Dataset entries
----

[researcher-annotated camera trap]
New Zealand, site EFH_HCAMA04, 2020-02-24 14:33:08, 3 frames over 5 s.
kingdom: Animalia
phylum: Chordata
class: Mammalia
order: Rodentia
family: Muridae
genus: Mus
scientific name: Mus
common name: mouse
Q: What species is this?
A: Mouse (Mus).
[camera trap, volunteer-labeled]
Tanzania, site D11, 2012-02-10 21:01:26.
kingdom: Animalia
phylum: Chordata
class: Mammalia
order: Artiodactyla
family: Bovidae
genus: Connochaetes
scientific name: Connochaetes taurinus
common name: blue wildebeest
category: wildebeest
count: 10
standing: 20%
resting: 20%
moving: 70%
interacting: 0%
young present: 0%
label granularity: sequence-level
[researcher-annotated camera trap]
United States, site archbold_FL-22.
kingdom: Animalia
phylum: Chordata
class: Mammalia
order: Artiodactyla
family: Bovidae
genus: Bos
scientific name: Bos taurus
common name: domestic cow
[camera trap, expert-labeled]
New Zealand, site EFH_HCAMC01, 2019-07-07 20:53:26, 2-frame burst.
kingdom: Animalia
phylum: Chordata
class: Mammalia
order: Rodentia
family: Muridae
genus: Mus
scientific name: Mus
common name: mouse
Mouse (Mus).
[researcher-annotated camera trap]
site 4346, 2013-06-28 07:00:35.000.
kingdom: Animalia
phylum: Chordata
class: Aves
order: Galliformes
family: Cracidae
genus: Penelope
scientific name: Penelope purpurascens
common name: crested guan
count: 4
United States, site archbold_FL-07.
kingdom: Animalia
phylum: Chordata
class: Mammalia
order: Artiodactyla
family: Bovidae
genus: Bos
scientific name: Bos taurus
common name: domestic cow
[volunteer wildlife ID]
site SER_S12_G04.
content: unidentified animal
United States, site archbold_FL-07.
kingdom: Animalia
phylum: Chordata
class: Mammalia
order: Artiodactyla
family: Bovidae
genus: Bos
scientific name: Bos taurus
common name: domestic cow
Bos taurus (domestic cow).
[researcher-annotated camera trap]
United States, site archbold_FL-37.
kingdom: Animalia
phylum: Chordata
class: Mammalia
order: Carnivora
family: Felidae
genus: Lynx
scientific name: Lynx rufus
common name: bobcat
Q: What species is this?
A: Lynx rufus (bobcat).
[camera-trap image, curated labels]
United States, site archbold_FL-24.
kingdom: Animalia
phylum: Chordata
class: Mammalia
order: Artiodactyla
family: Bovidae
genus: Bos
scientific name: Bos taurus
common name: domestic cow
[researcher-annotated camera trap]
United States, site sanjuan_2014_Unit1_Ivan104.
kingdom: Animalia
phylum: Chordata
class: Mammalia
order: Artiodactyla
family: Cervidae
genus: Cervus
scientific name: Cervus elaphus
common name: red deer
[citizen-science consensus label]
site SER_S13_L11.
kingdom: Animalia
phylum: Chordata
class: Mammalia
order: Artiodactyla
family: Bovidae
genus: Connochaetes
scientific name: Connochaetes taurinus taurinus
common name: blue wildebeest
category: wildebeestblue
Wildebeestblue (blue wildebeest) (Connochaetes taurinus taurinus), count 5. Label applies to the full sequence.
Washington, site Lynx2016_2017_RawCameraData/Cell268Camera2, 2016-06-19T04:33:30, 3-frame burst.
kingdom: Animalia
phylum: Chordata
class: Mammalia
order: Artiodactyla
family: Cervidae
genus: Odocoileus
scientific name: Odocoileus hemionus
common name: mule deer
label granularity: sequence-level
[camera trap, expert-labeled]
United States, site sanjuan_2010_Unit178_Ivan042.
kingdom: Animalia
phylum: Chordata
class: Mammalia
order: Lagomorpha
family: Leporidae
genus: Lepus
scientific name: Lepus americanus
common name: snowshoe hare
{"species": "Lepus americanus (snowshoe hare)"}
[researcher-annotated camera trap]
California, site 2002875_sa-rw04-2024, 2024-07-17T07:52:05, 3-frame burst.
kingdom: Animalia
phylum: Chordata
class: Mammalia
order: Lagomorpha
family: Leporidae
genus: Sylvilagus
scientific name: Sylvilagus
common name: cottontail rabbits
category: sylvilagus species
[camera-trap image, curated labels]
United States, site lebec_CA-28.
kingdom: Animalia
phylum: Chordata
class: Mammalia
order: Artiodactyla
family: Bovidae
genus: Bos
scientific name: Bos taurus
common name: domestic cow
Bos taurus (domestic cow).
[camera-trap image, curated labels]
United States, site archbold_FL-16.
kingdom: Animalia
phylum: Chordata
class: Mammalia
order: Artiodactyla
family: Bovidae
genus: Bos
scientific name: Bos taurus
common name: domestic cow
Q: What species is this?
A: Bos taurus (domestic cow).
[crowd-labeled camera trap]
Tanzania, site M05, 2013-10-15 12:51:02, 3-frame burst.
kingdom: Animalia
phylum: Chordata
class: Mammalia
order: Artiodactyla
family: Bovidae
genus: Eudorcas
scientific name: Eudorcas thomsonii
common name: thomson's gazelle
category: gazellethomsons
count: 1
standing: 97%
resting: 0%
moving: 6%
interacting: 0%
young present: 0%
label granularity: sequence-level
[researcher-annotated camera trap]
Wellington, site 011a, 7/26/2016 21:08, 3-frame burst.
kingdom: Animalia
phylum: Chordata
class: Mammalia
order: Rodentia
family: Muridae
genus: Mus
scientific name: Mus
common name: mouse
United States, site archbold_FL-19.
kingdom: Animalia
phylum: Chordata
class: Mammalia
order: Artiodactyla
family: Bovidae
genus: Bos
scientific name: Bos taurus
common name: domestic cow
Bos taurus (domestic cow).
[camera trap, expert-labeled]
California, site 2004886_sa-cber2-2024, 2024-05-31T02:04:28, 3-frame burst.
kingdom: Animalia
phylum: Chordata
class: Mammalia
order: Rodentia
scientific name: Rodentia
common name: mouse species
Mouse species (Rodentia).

----

**Description of the task**
Every entry should be transcribed exactly, with nothing omitted.

**Finished task**
[researcher-annotated camera trap]
New Zealand, site EFH_HCAMA04, 2020-02-24 14:33:08, 3 frames over 5 s.
kingdom: Animalia
phylum: Chordata
class: Mammalia
order: Rodentia
family: Muridae
genus: Mus
scientific name: Mus
common name: mouse
Q: What species is this?
A: Mouse (Mus).
[camera trap, volunteer-labeled]
Tanzania, site D11, 2012-02-10 21:01:26.
kingdom: Animalia
phylum: Chordata
class: Mammalia
order: Artiodactyla
family: Bovidae
genus: Connochaetes
scientific name: Connochaetes taurinus
common name: blue wildebeest
category: wildebeest
count: 10
standing: 20%
resting: 20%
moving: 70%
interacting: 0%
young present: 0%
label granularity: sequence-level
[researcher-annotated camera trap]
United States, site archbold_FL-22.
kingdom: Animalia
phylum: Chordata
class: Mammalia
order: Artiodactyla
family: Bovidae
genus: Bos
scientific name: Bos taurus
common name: domestic cow
[camera trap, expert-labeled]
New Zealand, site EFH_HCAMC01, 2019-07-07 20:53:26, 2-frame burst.
kingdom: Animalia
phylum: Chordata
class: Mammalia
order: Rodentia
family: Muridae
genus: Mus
scientific name: Mus
common name: mouse
Mouse (Mus).
[researcher-annotated camera trap]
site 4346, 2013-06-28 07:00:35.000.
kingdom: Animalia
phylum: Chordata
class: Aves
order: Galliformes
family: Cracidae
genus: Penelope
scientific name: Penelope purpurascens
common name: crested guan
count: 4
United States, site archbold_FL-07.
kingdom: Animalia
phylum: Chordata
class: Mammalia
order: Artiodactyla
family: Bovidae
genus: Bos
scientific name: Bos taurus
common name: domestic cow
[volunteer wildlife ID]
site SER_S12_G04.
content: unidentified animal
United States, site archbold_FL-07.
kingdom: Animalia
phylum: Chordata
class: Mammalia
order: Artiodactyla
family: Bovidae
genus: Bos
scientific name: Bos taurus
common name: domestic cow
Bos taurus (domestic cow).
[researcher-annotated camera trap]
United States, site archbold_FL-37.
kingdom: Animalia
phylum: Chordata
class: Mammalia
order: Carnivora
family: Felidae
genus: Lynx
scientific name: Lynx rufus
common name: bobcat
Q: What species is this?
A: Lynx rufus (bobcat).
[camera-trap image, curated labels]
United States, site archbold_FL-24.
kingdom: Animalia
phylum: Chordata
class: Mammalia
order: Artiodactyla
family: Bovidae
genus: Bos
scientific name: Bos taurus
common name: domestic cow
[researcher-annotated camera trap]
United States, site sanjuan_2014_Unit1_Ivan104.
kingdom: Animalia
phylum: Chordata
class: Mammalia
order: Artiodactyla
family: Cervidae
genus: Cervus
scientific name: Cervus elaphus
common name: red deer
[citizen-science consensus label]
site SER_S13_L11.
kingdom: Animalia
phylum: Chordata
class: Mammalia
order: Artiodactyla
family: Bovidae
genus: Connochaetes
scientific name: Connochaetes taurinus taurinus
common name: blue wildebeest
category: wildebeestblue
Wildebeestblue (blue wildebeest) (Connochaetes taurinus taurinus), count 5. Label applies to the full sequence.
Washington, site Lynx2016_2017_RawCameraData/Cell268Camera2, 2016-06-19T04:33:30, 3-frame burst.
kingdom: Animalia
phylum: Chordata
class: Mammalia
order: Artiodactyla
family: Cervidae
genus: Odocoileus
scientific name: Odocoileus hemionus
common name: mule deer
label granularity: sequence-level
[camera trap, expert-labeled]
United States, site sanjuan_2010_Unit178_Ivan042.
kingdom: Animalia
phylum: Chordata
class: Mammalia
order: Lagomorpha
family: Leporidae
genus: Lepus
scientific name: Lepus americanus
common name: snowshoe hare
{"species": "Lepus americanus (snowshoe hare)"}
[researcher-annotated camera trap]
California, site 2002875_sa-rw04-2024, 2024-07-17T07:52:05, 3-frame burst.
kingdom: Animalia
phylum: Chordata
class: Mammalia
order: Lagomorpha
family: Leporidae
genus: Sylvilagus
scientific name: Sylvilagus
common name: cottontail rabbits
category: sylvilagus species
[camera-trap image, curated labels]
United States, site lebec_CA-28.
kingdom: Animalia
phylum: Chordata
class: Mammalia
order: Artiodactyla
family: Bovidae
genus: Bos
scientific name: Bos taurus
common name: domestic cow
Bos taurus (domestic cow).
[camera-trap image, curated labels]
United States, site archbold_FL-16.
kingdom: Animalia
phylum: Chordata
class: Mammalia
order: Artiodactyla
family: Bovidae
genus: Bos
scientific name: Bos taurus
common name: domestic cow
Q: What species is this?
A: Bos taurus (domestic cow).
[crowd-labeled camera trap]
Tanzania, site M05, 2013-10-15 12:51:02, 3-frame burst.
kingdom: Animalia
phylum: Chordata
class: Mammalia
order: Artiodactyla
family: Bovidae
genus: Eudorcas
scientific name: Eudorcas thomsonii
common name: thomson's gazelle
category: gazellethomsons
count: 1
standing: 97%
resting: 0%
moving: 6%
interacting: 0%
young present: 0%
label granularity: sequence-level
[researcher-annotated camera trap]
Wellington, site 011a, 7/26/2016 21:08, 3-frame burst.
kingdom: Animalia
phylum: Chordata
class: Mammalia
order: Rodentia
family: Muridae
genus: Mus
scientific name: Mus
common name: mouse
United States, site archbold_FL-19.
kingdom: Animalia
phylum: Chordata
class: Mammalia
order: Artiodactyla
family: Bovidae
genus: Bos
scientific name: Bos taurus
common name: domestic cow
Bos taurus (domestic cow).
[camera trap, expert-labeled]
California, site 2004886_sa-cber2-2024, 2024-05-31T02:04:28, 3-frame burst.
kingdom: Animalia
phylum: Chordata
class: Mammalia
order: Rodentia
scientific name: Rodentia
common name: mouse species
Mouse species (Rodentia).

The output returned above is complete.